Problems to work on >>
**a.** Name every game that the arcade artwork commentary dates to 1982.
**b.** Carry the arcade artwork commentary on past its final sentence.

[BEGIN Selection]

Next up looks like Atari's 1980 Missile Command, though again I've never seen those specific instructions before. Next a return back to Namco and 1982 with Dig-Dug, with a Pooka being blown up (inflated, that is) taking over the foreground. Those don't look like Fygars in the background, but I'm not sure what else they might be, unless there's some game mash-up going on in this particular sequence. (We will be seeing a great deal more of it.)

We're maintaining a 1980 holding pattern with a classic title from still another company, this time Stern and their game Berzerk, complete with quotes from its early and expensive sampled speech synthesis. Then we see another classic from another historical also-ran, the unmistakable Q-Bert from Gottlieb (1982), but instead of the typical enemies Coily and Slick on his Escherian pyramid, here we have a "Sidestepper" crab from Mario Bros. (1983, Nintendo) and what appears to be the titular frog from Frogger (Konami, 1981).

I don't recognize the rainbow that the pyramid dissolves into, but the face behind it is that of Donkey Kong (Nintendo, 1981) and it is into his scaffolding platform level that the rainbow resolves, with a new champion having reached the top to best Mario -- the ostrich-riding knight from Williams' 1982 game Joust. Something else is fishy two levels below that knight, with what appears to be a happy ambulatory bean jumping around -- a character or power-up I feel I ought to be able to place but can't quite lay my finger on. (Is it one of the early arcades' numerous eggplants?) Below the legume is a chef, apparently the protagonist of Data East's 1982 BurgerTime.

Donkey Kong's scaffolding eventually resolves, dumping a final barrel into the playfield of Atari's Centipede (1981), which is populated not with insects but the Grunt and Hulk robots of Williams' 1982 Robotron: 2084. Rounding the bend, that scene resolves into a background of the keys-on-chains of Nintendo's 1982 Donkey Kong Junior with a skeletal Dirk the Daring from one of Dragon's Lair's (1983) countless death sequences.

That's about it. A price of 67 cents with the message "push to reset" is unclear to me, a final mystery (well no, that would be the filename "DECAR"), reminiscent of a redemption mechanical game, but it may just be a reference to the artist's handle, resetsurvivor. And there we are. With the exception of the anti-drug message, all games depicted in this work date to a period of just a few years -- a "golden age" of the arcades -- from 1980 to 1983.

(Final contextual clarification: large rectangular "glitch"es you may have observed scattered throughout the piece are just ANSI shading blocks writ large 8)

ETA, clarification from the artist:

"thanks for the awesome dissection of the DECAR (decade arcade) piece, Rowan! The Ms Pacman is actually an original. A combination of the Japanese and American versions of MsP. I liked both designs and decided to mash em together.

The 'defend cities' pops up before the wave and volley of missiles in missile command.

[END Selection]
[BEGIN Data supplied]

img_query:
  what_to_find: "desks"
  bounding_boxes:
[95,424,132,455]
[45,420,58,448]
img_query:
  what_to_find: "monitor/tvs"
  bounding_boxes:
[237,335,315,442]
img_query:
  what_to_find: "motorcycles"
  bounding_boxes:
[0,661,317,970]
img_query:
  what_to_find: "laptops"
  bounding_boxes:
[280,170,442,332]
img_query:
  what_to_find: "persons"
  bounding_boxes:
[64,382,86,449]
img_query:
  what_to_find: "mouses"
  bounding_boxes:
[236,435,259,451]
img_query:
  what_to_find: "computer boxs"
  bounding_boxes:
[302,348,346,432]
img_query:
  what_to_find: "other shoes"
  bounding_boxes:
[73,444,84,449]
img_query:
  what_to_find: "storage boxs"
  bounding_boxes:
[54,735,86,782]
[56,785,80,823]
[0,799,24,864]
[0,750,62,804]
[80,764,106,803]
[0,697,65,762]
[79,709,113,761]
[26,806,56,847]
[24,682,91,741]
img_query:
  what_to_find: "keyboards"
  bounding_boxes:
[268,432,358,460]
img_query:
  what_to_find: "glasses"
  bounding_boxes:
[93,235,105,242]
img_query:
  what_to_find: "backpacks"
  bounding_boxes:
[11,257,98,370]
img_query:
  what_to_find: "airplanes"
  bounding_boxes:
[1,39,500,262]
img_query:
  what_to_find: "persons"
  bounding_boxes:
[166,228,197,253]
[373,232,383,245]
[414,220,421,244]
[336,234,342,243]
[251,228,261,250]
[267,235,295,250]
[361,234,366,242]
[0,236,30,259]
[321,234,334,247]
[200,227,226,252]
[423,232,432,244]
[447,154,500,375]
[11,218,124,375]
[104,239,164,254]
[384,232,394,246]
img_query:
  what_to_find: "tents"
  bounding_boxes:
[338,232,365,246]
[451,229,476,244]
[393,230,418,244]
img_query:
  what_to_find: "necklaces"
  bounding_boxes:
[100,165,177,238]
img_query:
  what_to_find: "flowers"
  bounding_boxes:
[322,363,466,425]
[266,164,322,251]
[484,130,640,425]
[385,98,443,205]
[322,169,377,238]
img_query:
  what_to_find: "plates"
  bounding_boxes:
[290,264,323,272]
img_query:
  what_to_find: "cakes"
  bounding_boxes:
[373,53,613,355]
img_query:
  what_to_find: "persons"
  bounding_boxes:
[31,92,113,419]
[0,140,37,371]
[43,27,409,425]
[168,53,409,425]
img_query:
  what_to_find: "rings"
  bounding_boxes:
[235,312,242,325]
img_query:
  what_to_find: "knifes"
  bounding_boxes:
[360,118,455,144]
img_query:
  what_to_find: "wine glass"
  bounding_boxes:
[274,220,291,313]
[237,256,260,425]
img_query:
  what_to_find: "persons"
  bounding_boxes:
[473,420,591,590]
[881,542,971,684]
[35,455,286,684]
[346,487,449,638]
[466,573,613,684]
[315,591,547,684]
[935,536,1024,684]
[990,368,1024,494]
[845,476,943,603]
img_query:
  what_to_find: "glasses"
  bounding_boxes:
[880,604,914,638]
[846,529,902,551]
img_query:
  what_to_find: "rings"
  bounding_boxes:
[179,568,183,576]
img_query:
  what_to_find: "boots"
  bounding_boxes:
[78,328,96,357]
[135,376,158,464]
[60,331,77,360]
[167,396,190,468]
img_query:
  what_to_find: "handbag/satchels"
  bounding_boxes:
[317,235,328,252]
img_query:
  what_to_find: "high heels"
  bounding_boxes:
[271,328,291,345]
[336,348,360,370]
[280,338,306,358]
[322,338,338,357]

[END Data supplied]

Expected results >>
**a.**
- Dig-Dug (Namco)
- Q-Bert (Gottlieb)
- Joust (Williams)
- BurgerTime (Data East)
- Robotron: 2084 (Williams)
- Donkey Kong Junior (Nintendo)

**b.**
The things in the dig dug tunnels are the humans from defender.

The rainbow is indeed from tron. It's the MCP ... I think? I forgot already. That pattern in the 'rainbow' is a simulation of fighting the mcp in tron. when you threw the disc it would take away a little block .

That 'bean' is the hot dog from Burgertime.

Also the 'push to reset' is just a play on my name combined with the 'push to reject' instructions on coin slots." (and 67 cents = 6lock7ronics)

And now you know the rest of the story!

Friday, May 16, 2014

Video game ANSI part 3 - Blocktronics 1980

I enjoyed good success with my previous two posts on this subject -- the obvious good fit between video game characters (and often outright sprite art) and the textmode graphics format of ANSI art. In my adolescence I was plunged into the weird world of textmode computer art, not for any retro reason -- that was just the way dialup BBSes distinguished themselves. The technology has moved on to heights unimagined, but similarly to how I cannot shake memories of the great old games I played back then, neither can I forget the satisfyingly minimalist aesthetic of ANSI art.
The ANSI art scene is long since defunct, but disparate onetime practitioners of the arcane art have found themselves swept together once again for sporadic releases of works made for old time's sake. Specifically, the group "Blocktronics" has just released an artpack of works themed "1980", and when considering the '80s, many of the artists thought about old video games -- and rendered out some textmode visual impressions of them. For your convenience, I have skimmed the pack of its game-related works and present them to you, here. (There are many other impressive works in the artpack, including a conversion of a Patrick Nagel piece, a tribute to the Moore/Gibbons Watchmen and a Max Headroom portrait, so if the look of these appeals to you, please don't hesitate to go check out the rest of it!)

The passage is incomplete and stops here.